There are such things as dialects. I don't know why people don't understand this.
As far as the pronunciation of H is concerned, it should be known that H's go in and out of existence in languages. To me, not saying the H sounds like you are from old money east coast United States, like you went to 'Ahvahd (Harvard) or something. Like when people say "an historical". I personally find dropping H's grating on my ears, and it sounds just a tad pretentious. My favorite is when people say "an" but still pronounce the H anyway.
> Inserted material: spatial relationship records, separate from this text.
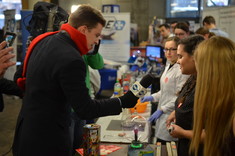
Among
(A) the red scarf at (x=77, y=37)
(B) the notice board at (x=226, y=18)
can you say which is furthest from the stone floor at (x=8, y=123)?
(B) the notice board at (x=226, y=18)

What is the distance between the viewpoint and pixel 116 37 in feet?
17.1

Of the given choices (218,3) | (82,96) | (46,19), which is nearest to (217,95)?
(82,96)

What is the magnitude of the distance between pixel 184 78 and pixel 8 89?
1.41 meters

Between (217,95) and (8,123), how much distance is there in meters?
4.40

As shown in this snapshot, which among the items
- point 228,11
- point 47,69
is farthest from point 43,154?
point 228,11

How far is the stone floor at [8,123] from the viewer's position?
13.2 feet

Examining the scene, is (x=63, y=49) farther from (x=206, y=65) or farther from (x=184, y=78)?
(x=184, y=78)

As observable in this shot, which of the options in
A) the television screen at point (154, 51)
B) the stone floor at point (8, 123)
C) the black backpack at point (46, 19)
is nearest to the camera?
the black backpack at point (46, 19)

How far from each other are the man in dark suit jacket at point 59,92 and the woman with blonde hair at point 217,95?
373 mm

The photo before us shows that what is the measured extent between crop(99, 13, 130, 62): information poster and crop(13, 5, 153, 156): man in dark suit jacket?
11.8ft

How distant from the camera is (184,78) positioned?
238 cm

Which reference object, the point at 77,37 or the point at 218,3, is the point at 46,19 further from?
the point at 218,3

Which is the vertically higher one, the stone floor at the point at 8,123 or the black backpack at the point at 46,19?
the black backpack at the point at 46,19

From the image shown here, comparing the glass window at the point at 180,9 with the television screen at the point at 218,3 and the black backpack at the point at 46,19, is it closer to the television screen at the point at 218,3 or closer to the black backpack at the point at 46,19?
the television screen at the point at 218,3
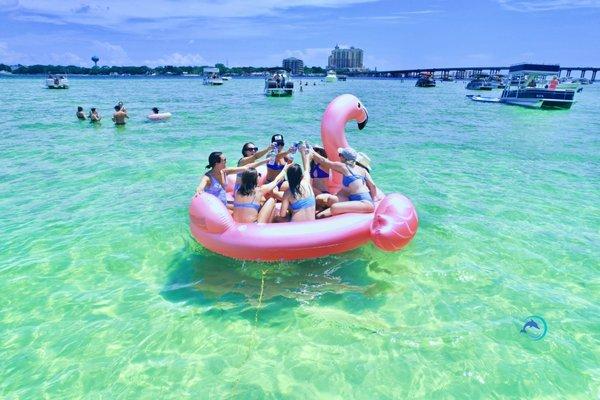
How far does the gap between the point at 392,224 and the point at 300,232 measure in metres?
0.98

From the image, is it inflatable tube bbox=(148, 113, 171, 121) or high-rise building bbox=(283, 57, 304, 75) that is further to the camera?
high-rise building bbox=(283, 57, 304, 75)

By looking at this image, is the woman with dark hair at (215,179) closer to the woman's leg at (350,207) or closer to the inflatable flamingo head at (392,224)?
the woman's leg at (350,207)

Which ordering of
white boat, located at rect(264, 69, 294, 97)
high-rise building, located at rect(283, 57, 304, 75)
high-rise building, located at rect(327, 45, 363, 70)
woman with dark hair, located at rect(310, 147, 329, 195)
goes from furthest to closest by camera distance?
A: high-rise building, located at rect(327, 45, 363, 70), high-rise building, located at rect(283, 57, 304, 75), white boat, located at rect(264, 69, 294, 97), woman with dark hair, located at rect(310, 147, 329, 195)

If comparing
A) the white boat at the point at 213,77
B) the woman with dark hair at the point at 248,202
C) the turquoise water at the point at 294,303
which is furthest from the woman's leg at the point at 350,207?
the white boat at the point at 213,77

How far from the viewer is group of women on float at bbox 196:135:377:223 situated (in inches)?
178

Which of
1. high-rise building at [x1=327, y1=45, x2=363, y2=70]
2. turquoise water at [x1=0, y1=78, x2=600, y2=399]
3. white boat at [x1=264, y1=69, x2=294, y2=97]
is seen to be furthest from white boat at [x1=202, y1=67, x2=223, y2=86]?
high-rise building at [x1=327, y1=45, x2=363, y2=70]

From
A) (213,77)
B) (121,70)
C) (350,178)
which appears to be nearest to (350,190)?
(350,178)

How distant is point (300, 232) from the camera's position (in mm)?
4262

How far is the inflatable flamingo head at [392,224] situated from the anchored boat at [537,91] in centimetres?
2609

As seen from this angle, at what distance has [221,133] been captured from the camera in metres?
15.3

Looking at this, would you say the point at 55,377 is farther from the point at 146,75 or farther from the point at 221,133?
the point at 146,75

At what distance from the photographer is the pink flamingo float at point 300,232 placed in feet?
13.9

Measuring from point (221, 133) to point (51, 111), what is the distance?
39.1 ft

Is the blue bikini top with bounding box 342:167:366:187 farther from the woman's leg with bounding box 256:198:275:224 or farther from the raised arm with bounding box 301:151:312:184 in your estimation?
the woman's leg with bounding box 256:198:275:224
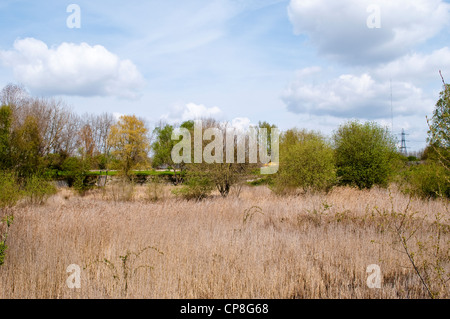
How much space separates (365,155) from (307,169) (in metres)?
3.74

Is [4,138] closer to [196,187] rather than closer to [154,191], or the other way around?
[154,191]

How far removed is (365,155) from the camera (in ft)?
59.6

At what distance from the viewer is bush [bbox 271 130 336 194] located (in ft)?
55.2

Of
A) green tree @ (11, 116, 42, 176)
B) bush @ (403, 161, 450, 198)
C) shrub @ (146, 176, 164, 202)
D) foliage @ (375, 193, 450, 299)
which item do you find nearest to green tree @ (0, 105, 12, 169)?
green tree @ (11, 116, 42, 176)

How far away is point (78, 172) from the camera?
920 inches

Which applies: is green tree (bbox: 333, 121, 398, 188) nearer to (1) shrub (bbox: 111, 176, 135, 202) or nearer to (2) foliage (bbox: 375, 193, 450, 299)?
(2) foliage (bbox: 375, 193, 450, 299)

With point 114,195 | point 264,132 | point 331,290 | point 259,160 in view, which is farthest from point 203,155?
point 264,132

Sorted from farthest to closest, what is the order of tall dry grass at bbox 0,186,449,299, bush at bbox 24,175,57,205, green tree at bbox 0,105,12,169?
green tree at bbox 0,105,12,169, bush at bbox 24,175,57,205, tall dry grass at bbox 0,186,449,299

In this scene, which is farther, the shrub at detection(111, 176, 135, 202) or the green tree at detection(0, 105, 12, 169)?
the green tree at detection(0, 105, 12, 169)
I think the increasing popularity of these few words may be due to hypercorrection: https://en.wikipedia.org/wiki/Hypercorrection
It's where people think something is a rule for "proper" speech, and then apply it everywhere it doesn't belong.
A sample quote from this article, which happens to talk about H's!H-adding
Some British accents, such as Cockney, drop the initial "h" from words, e.g. have becomes 'ave. A hypercorrection associated with this is H-adding, adding an "h" to a word which would not normally have an initial "h". An example of this can be found in the speech of the character Parker in Thunderbirds, e.g. "We'll 'ave the h'aristocrats 'ere soon" (from the episode "Vault of Death"). Parker's speech was based on a real person the creators encountered at a restaurant in Cookham.
So, there you go. It's the same thing, but in reverse. A member of a dialect who lost word-initial H's wanted to sound smart, and knew that the upper class pronounced H's, so he started inserting them wrongly. In the U.S., not pronouncing H's sounds smart and rich and east coast, so people increasingly drop them.